- The records
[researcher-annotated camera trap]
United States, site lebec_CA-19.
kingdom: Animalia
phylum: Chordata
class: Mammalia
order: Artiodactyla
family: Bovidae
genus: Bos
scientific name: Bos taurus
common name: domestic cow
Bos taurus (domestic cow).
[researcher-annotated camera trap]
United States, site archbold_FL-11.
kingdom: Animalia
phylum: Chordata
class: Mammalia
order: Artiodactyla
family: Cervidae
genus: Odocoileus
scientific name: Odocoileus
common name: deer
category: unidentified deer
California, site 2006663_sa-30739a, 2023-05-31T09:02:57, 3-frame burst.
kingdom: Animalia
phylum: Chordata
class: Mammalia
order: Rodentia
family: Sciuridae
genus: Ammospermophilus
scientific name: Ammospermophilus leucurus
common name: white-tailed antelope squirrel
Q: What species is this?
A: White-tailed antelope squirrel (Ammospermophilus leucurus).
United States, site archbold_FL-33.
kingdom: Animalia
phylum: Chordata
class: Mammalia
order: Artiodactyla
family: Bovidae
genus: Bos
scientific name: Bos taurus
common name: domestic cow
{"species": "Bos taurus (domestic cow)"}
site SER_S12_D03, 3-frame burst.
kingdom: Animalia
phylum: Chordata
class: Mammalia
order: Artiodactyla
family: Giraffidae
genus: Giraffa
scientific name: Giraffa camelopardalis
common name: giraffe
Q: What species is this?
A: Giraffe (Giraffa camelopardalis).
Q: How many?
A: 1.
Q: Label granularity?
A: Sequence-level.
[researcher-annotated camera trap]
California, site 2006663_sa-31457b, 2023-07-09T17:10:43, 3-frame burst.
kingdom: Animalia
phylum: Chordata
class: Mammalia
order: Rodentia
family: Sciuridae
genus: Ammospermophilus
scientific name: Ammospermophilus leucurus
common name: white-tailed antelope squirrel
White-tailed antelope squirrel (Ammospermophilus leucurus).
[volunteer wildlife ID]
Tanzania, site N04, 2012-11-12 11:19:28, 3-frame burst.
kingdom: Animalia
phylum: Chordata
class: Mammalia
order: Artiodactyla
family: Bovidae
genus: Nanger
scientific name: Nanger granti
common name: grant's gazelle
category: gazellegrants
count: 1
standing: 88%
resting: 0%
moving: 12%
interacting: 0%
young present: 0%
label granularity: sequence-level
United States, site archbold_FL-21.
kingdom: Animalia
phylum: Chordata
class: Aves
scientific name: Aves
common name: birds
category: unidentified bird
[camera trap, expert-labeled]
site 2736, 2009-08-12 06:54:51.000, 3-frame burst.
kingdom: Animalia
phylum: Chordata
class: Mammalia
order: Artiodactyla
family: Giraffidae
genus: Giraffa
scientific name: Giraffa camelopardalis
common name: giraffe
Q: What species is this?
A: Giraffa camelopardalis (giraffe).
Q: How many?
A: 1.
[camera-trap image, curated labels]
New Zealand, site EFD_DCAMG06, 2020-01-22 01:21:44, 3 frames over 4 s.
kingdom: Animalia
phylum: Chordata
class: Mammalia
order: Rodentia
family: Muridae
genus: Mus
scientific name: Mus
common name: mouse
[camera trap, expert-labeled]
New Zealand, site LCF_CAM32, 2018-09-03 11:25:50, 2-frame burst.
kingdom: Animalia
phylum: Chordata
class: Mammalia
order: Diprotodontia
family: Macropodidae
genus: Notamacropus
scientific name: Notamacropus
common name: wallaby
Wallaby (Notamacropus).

- Activity
Please copy out every line of the preceding listing that carries "level".

- Answer space
A: Sequence-level.
label granularity: sequence-level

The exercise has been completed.